I found Bombay's character very well-drawn. He was a simple man to begin with, content with the life of a soldier. I like how Bombay did not return to Nigeria and take up the role of freedom fighter for against the scourge of imperialism. All he seemed to want to do was return to his home country and live a quiet life. For a story that deals with racism and imperialism (The Oncoming Hope's review will deal with this more), it made sense to not have the lead character initially be exceptional. Too often in African literature, writers foist upon their characters the burden of their history. Babatunde's approach to this story -- from the narrator's distance to the humor and the characterization -- is a shrugging off of any attempt to have this story be much more than a piece of fiction.

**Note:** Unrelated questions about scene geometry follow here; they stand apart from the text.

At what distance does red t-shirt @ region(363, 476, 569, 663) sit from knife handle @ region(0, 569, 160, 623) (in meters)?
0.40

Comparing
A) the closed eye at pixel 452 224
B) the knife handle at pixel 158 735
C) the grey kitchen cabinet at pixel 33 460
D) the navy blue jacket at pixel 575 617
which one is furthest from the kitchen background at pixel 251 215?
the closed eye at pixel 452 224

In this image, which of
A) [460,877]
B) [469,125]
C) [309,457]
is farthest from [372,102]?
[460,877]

One could not but smile at District Officer's quandary over whether or not to punish Bombay over refusing to pay taxes, particularly on how Bombay may mount a successful attack against whatever soldiers would be sent to take him in. He had forced his humanity upon DO, made the British see him as a force to be reckoned with.

Everything Bombay's time at war showed him pointed to his humanity and the humanity of the British he was with. It made sense that he would resist paying taxes, or even use Bombay's Republic as a way of scaring off the British like he used his bellowing at the enemies during the war to scare them into retreat. I was not expecting at all for him to become quite so self-important as to draw up a constitution and call himself President. This new egomania seemed out of character, and it is indeed possible that he went mad. What makes Bombay's madness uncertain, though, is that you see no sign of it when he was in the jungle, and the narrator says nothing about any particular episode that haunts him.   

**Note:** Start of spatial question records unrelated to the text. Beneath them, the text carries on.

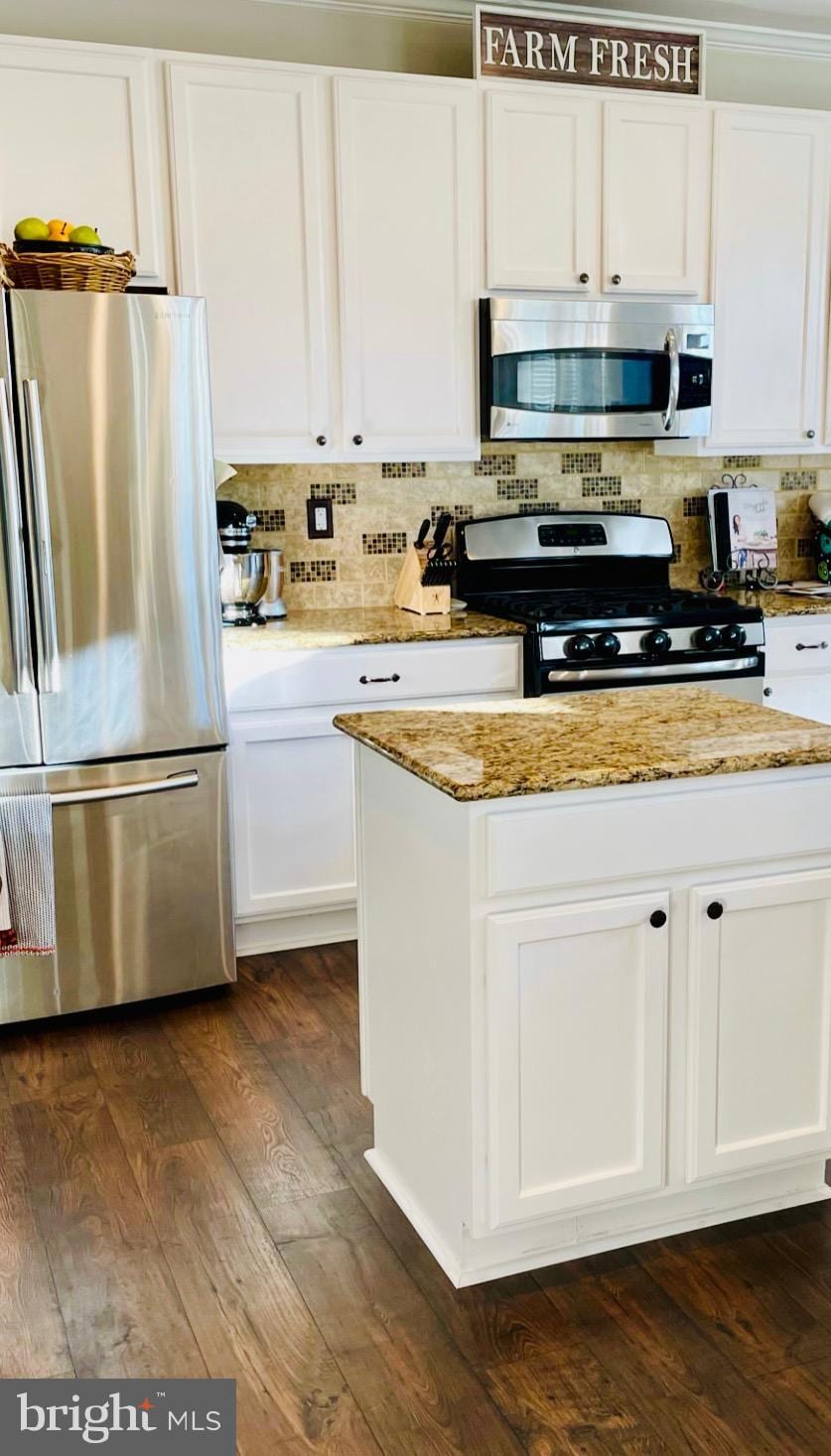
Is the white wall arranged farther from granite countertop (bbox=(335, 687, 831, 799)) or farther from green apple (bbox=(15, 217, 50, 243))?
granite countertop (bbox=(335, 687, 831, 799))

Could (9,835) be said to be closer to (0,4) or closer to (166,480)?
(166,480)

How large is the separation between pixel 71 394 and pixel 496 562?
1653mm

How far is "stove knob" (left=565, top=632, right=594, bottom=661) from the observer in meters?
3.76

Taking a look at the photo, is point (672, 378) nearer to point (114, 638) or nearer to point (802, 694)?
point (802, 694)

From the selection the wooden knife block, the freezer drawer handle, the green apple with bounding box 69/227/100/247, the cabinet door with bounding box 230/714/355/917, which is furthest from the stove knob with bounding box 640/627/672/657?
the green apple with bounding box 69/227/100/247

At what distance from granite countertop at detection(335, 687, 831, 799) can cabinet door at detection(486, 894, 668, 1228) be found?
0.73 ft

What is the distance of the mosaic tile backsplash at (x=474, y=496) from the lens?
4.15 meters

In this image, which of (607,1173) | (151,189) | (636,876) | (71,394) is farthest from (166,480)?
(607,1173)

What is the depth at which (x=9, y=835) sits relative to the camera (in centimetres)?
312

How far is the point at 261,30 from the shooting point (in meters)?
3.90

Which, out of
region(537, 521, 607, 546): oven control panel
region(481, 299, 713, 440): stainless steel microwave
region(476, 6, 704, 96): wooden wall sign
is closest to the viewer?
region(476, 6, 704, 96): wooden wall sign

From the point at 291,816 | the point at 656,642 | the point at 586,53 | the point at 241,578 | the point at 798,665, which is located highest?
the point at 586,53

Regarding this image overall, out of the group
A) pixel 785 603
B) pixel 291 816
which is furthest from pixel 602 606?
pixel 291 816

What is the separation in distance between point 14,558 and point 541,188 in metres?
1.99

Further, I know the last bit about his birth country being a foreign one was meant to be funny, but I never got the sense that Bombay held any resentment towards Nigeria for "allowing" itself to be controlled by the British. After all, he did not even seem to really mind being a part of a forgotten platoon in the army. We know later -- and expect even while it was happening -- that also "forgotten" was to be the familiarity between the white and black soldiers, and whatever it is that black soldiers like Bombay had learned was possible.

In his own twisted way -- even as he channeled his inner Yaya Jammeh and the titles he gave himself became more and more grand --  Bombay's ambition never did grow. He learned so much about what was possible behind the thick curtain of imperialism and got a glimpse of what it was like to be seen as fully human by the white men that he soldiered alongside, but these were obviously never lessons he knew what to do with. Not that one could fault Bombay for that; what does one do with knowing that colonialist is as human as you are, when the state structures in your home country support the idea that he is not? if you're not of the temperament to agitate with the independence activists, what else could you do?

So when he did found his own republic, it was to rule himself, to make laws governing his one-man republic, and to get independence for no one else but himself. It may be just as well that Bombay never did get any more citizens (the jury is out on whether more citizens would have changed his behavior). For him, this independence was as good as it got, and there was no one to question him as he bestowed himself with titles that he had done nothing to attain. It was also just as well that Bombay was not a rich "country", and perhaps this failure of the lead character's ambition is Babatunde's point: you must check all colonialists at the door, even the ones that look like you.